**Text shown**
__________
Long Term Results of Tendon Transfers to Restore Shoulder Function in Obstetrical Brachial Plexus Injuries
Genevieve Dostaler, MD, MHA; Matthew WT Curran, MD, MSc; Kathleen O'Grady, BSc; Michael J Morhart, MD, M.Sc; Jaret Olson, MD
University of Alberta, Edmonton, AB, Canada
Purpose: Patients with obstetrical brachial plexus injuries (OBPI) can develop an adduction and internal rotation contracture with resultant poor external rotation and abduction. For patients that fail to reinnervate after nerve reconstruction or present after 18 months, tendon transfers offer a surgical option to restore function. Surgical options to restore shoulder abduction and/or external rotation include the Hoffer and the L'Episcopo procedure. Previous studies have shown that these procedures can significantly improve ROM scores in OBPI. The aim of this study was to determine the long-term results of tendon transfers to restore shoulder function.
Methods: A retrospective review of all patients with OBPI that underwent tendon transfer to improve shoulder abduction and external rotation was completed. All patients underwent either the Hoffer or L'Episcopo tendon transfer with myostatic pectoralis major release. Demographic data including age, gender, injury pattern and follow-up were collected. Range of motion and Mallet scores were collected pre-operatively and over the course of follow-up. Demographics and outcomes were analyzed using t-test and ANOVA.
__________
**Stored data entries**
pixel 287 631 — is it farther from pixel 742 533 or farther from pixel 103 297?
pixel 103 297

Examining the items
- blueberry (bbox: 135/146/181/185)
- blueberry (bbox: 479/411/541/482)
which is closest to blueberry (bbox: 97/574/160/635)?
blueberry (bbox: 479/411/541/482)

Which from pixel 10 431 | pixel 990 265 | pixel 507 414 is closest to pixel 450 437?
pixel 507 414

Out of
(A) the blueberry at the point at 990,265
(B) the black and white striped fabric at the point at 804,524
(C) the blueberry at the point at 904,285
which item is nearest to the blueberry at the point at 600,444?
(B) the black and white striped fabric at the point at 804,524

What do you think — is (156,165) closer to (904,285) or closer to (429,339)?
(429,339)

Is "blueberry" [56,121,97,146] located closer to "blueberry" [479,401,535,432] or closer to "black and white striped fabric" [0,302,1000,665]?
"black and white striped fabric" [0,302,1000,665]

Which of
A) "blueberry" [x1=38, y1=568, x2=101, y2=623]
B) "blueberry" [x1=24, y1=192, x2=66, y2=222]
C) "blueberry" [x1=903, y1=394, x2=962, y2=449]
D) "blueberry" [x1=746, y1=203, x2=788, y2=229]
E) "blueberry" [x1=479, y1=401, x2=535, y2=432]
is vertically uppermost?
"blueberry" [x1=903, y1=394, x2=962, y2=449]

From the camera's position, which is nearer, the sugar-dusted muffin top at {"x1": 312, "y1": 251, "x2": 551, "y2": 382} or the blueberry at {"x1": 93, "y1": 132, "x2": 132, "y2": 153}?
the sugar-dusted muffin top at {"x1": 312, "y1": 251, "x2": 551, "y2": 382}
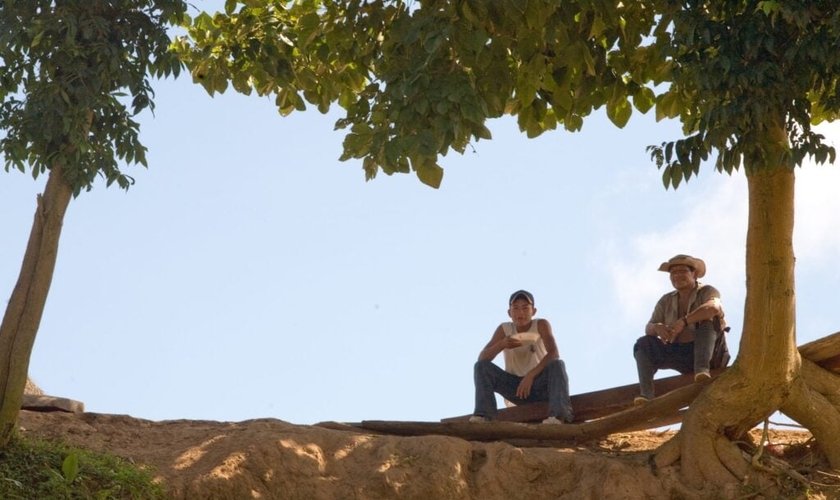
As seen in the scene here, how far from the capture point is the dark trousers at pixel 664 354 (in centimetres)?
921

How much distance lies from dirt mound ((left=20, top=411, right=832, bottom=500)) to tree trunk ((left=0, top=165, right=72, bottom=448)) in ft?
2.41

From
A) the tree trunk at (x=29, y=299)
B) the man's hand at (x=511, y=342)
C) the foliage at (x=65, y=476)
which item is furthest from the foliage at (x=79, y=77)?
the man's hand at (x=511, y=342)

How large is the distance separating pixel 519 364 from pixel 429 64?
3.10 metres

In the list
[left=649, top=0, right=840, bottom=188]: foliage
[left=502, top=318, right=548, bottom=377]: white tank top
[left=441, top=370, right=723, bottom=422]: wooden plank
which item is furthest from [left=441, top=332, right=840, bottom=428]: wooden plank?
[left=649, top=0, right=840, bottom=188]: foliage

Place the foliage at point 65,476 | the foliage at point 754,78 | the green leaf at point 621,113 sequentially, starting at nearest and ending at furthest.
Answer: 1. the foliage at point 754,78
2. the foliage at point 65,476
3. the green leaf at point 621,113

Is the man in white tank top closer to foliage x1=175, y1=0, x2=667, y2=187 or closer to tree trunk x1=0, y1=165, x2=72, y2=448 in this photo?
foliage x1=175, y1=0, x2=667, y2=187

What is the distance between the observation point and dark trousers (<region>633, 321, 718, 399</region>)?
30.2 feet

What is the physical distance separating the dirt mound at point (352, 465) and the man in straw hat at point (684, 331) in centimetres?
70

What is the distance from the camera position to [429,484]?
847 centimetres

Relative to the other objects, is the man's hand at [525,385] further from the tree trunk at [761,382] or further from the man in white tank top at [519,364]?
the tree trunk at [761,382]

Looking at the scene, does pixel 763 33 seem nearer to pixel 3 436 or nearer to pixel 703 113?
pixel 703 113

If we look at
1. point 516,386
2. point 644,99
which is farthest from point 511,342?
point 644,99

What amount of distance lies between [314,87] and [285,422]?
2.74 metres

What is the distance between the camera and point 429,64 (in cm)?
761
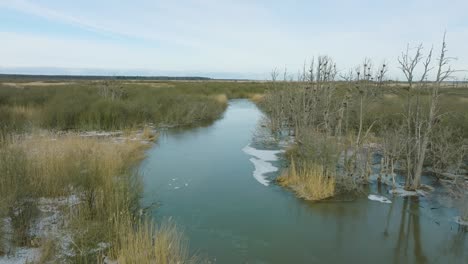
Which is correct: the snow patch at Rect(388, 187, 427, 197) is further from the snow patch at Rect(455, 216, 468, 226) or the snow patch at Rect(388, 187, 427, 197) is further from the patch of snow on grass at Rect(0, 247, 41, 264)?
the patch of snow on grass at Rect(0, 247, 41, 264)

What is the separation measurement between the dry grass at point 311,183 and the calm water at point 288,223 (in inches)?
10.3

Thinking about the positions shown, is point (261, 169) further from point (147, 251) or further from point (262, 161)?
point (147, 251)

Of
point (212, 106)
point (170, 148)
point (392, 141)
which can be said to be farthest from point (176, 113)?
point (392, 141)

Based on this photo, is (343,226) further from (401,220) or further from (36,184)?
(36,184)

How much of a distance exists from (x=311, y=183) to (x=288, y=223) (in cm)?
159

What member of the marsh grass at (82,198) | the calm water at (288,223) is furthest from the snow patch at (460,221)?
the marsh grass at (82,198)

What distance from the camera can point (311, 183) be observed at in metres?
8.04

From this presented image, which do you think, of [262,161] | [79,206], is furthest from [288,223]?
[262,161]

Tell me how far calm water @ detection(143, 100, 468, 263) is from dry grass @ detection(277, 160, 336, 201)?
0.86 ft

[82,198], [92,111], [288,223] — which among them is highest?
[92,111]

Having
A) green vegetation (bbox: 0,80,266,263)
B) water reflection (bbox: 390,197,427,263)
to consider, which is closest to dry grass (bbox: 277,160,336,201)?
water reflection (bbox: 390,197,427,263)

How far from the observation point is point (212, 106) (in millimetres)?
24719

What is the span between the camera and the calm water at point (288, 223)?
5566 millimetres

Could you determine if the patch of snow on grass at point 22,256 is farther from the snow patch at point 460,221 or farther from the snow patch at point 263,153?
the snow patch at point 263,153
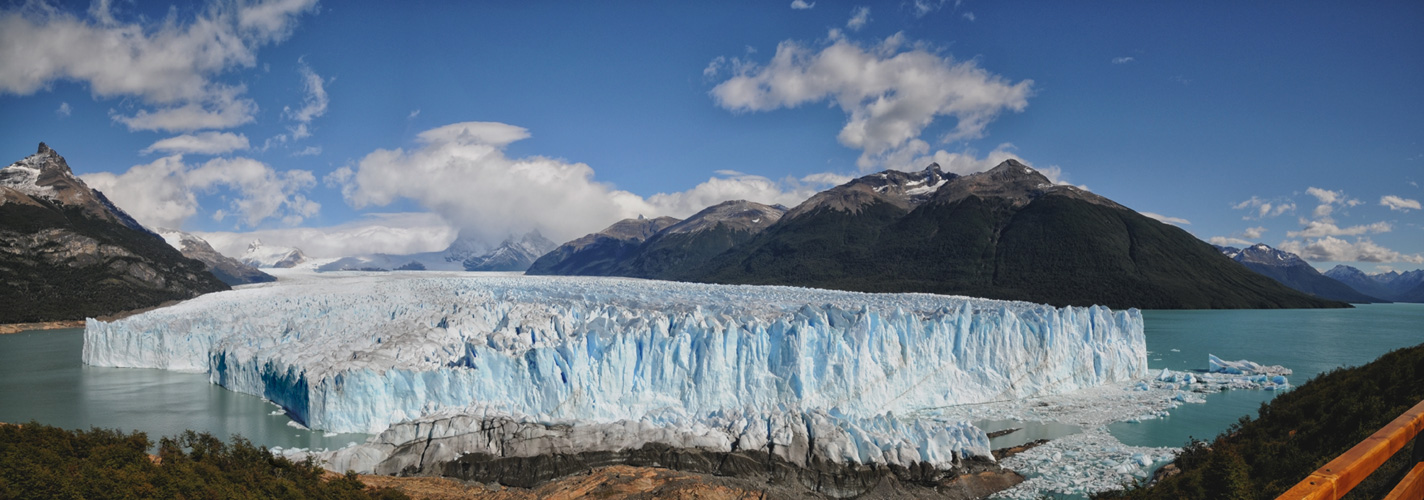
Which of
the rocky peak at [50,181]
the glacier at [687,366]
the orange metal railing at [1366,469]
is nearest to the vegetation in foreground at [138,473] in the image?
__________
**Work item**
Retype the passage of the shoulder tendon transfer abstract from "Methods: A retrospective" to "t-test and ANOVA.". This data has nothing to do with the work here.

**Answer to the problem**
Methods: A retrospective review of all patients with OBPI that underwent tendon transfer to improve shoulder abduction and external rotation was completed. All patients underwent either the Hoffer or L'Episcopo tendon transfer with myostatic pectoralis major release. Demographic data including age, gender, injury pattern and follow-up were collected. Range of motion and Mallet scores were collected pre-operatively and over the course of follow-up. Demographics and outcomes were analyzed using t-test and ANOVA.